2. En efecto, el señor Procurador 4º Delegado para la Casación Penal descorrió el traslado. Así, después de una breve síntesis de los hechos y de la actuación procesal, subraya que los sucesos tuvieron ocurrencia en la tarde del 21 de diciembre de 2003, esto es, en vigencia del Código Penal de 2000.

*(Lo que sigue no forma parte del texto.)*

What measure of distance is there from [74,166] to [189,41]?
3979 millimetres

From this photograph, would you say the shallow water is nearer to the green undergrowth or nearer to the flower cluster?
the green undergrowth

Tal codificación señala que en todo caso la pena de prisión conllevará la accesoria de inhabilitación para el ejercicio de derechos y funciones públicas por un tiempo igual al de la pena a que accede y hasta por una tercera parte más, sin exceder el máximo fijado en la ley, sin perjuicio de lo señalado en el inciso 2º de su artículo 51. Este último precepto, a su vez, establece que la duración de esa pena accesoria es de 5 a 20 años, salvo el caso del inciso 3º del artículo 52.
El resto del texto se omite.